Y acabando con las conclusiones, un detalle adicional: evitemos los adjetivos. Si queremos darle el protagonismo a los datos objetivos, cualquier punto de subjetividad nos puede pasar factura. Enfatizar una conclusión técnica con palabras como fantástica, inmejorable, etc etc siempre me han resultado sospechosas de no tener un resultado bien fundamentado.

Tras comprobar una y otra vez los datos se encontró el error.

La carga de combustible había sido correcta en número. pero las unidades no eran las correctas.

Casualmente, el Boing 767 había sido de la primeras aeronaves en diseñarse y controlarse bajo el sistema métrico internacional. Justo al contrario de lo anteriormente utilizado con el sistema imperial de medida.

La carga se de combustible se había realizado correctamente en número, pero con una unidades imperiales. Libras en lugar de kilogramos. Aproximadamente la mitad en equivalencia.

La situación era crítica en pleno vuelo.

El procedimiento de emergencia ante el fallo del primer motor ya había obligado al vuelo a tomar una ruta alternativa, buscando un aterrizaje de emergencia.

Pero la situación de volar sin motores sobrepasaba la emergencia inicial.

El Capitán Pearson, quien estaba al mando en esa ocasión, era un experimentado piloto de planeadores, y por ello tenía habilidades que, en situaciones normales, jamás serían usadas en la aviación comercial.

Sin potencia, los pilotos tenían que intentar bajar el tren de aterrizaje de la aeronave por gravedad, pero debido a la corriente de aire, el tren de la nariz no consiguió anclarse en la posición correcta.

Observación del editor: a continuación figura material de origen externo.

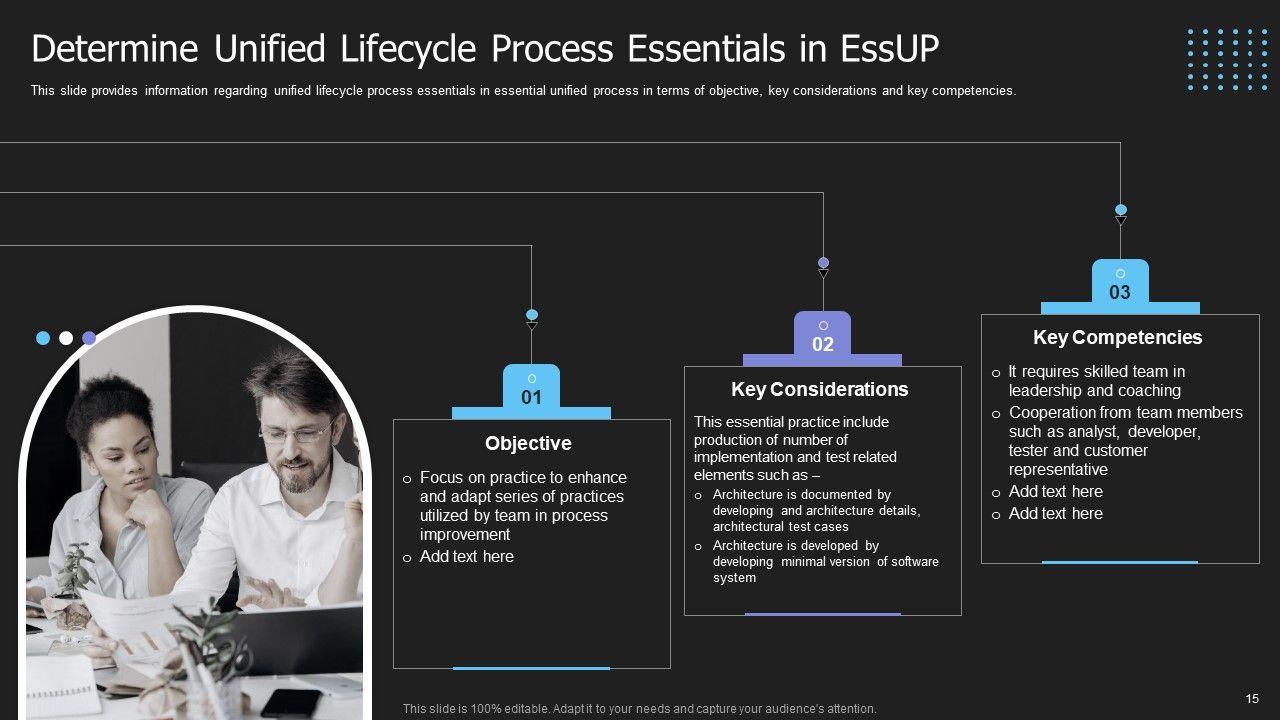 Determine Unified Lifecycle Process Essentials in EssUP

This slide provides information regarding unified lifecycle process essentials in essential unified process in terms of objective, key considerations and key competencies.

01

Objective

o Focus on practice to enhance and adapt series of practices utilized by team in process improvement

o Add text here

02

Key Considerations

This essential practice include production of number of implementation and test related elements such as –

o Architecture is documented by developing and architecture details, architectural test cases

o Architecture is developed by developing minimal version of software system

03

Key Competencies

o It requires skilled team in leadership and coaching

o Cooperation from team members such as analyst, developer, tester and customer representative

o Add text here

o Add text here

This slide is 100% editable. Adapt it to your needs and capture your audience's attention.

15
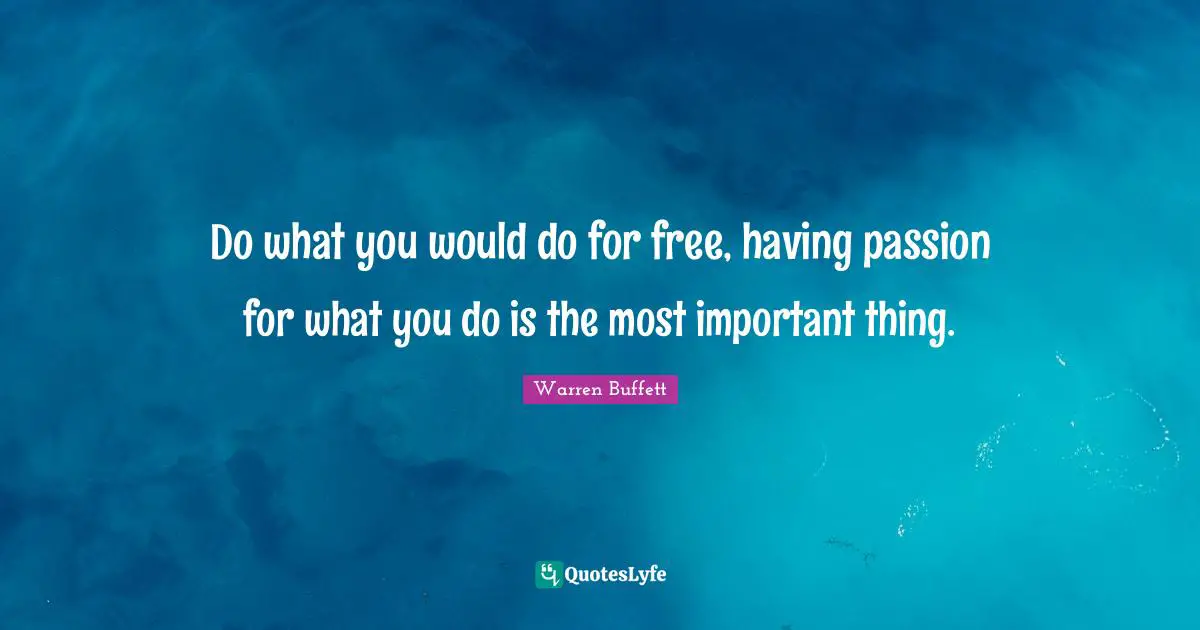 Do what you would do for free, having passion for what you do is the most important thing.

Warren Buffett

QuotesLyfe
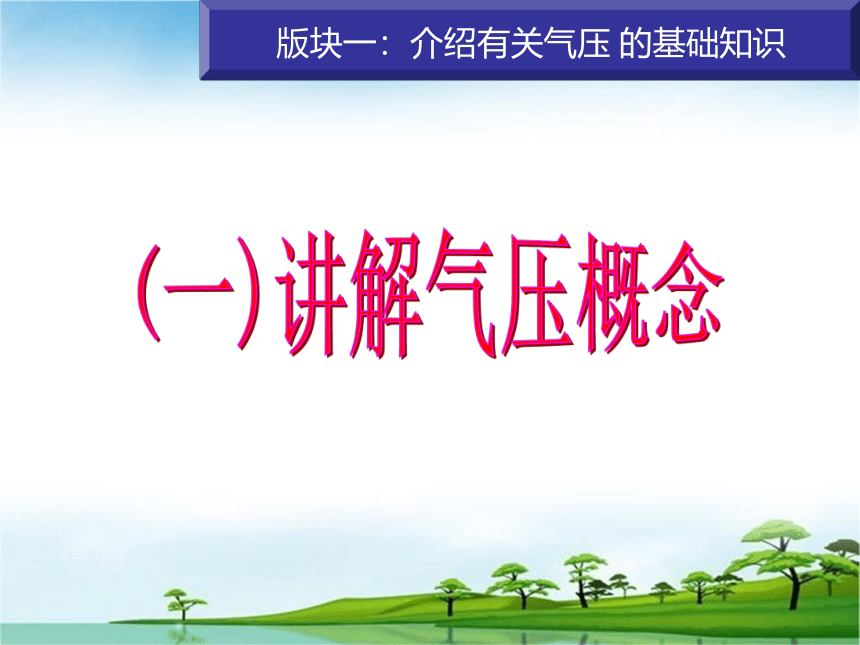 版块一：介绍有关气压 的基础知识

(一)讲解气压概念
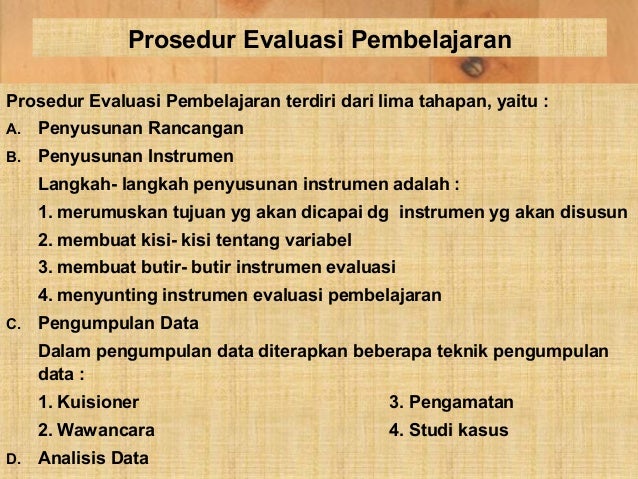 Prosedur Evaluasi Pembelajaran

Prosedur Evaluasi Pembelajaran terdiri dari lima tahapan, yaitu :

A. Penyusunan Rancangan

B. Penyusunan Instrumen

Langkah- langkah penyusunan instrumen adalah :

1. merumuskan tujuan yg akan dicapai dg instrumen yg akan disusun

2. membuat kisi- kisi tentang variabel

3. membuat butir- butir instrumen evaluasi

4. menyunting instrumen evaluasi pembelajaran

C. Pengumpulan Data

Dalam pengumpulan data diterapkan beberapa teknik pengumpulan data :

1. Kuisioner

2. Wawancara

3. Pengamatan

4. Studi kasus

D. Analisis Data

Otro inconveniente adicional.

La velocidad cada vez menor del avión hacía que el 767 se volviese cada vez más difícil de controlar.

El Primer Oficial Maurice Quintal sugirió que el avión aterrizase en la base aérea de Gimli. Quintal no sabía que la base se había convertido en una pista de automovilismo, y una de sus pistas estaba cerrada. Y, además, se estaba celebrando el «Día de la Familia» en el lugar, y toda el área alrededor de la antigua pista fue ocupada por campistas.

Se había quedado un día perfecto para la tragedia.

Cuando el tren principal tocó la pista, Pearson aplicó los frenos con fuerza, haciendo explotar dos neumáticos. El tren de la nariz, no anclado, se plegó sobre el compartimento, haciendo que el morro del avión se arrastrase por la pista. El avión también alcanzó el guardarraíl que dividía la pista, reduciendo su velocidad, lo que evitó que llegara a donde había gente reunida en la pista.

Ningún de los 61 pasajeros sufrió heridas graves.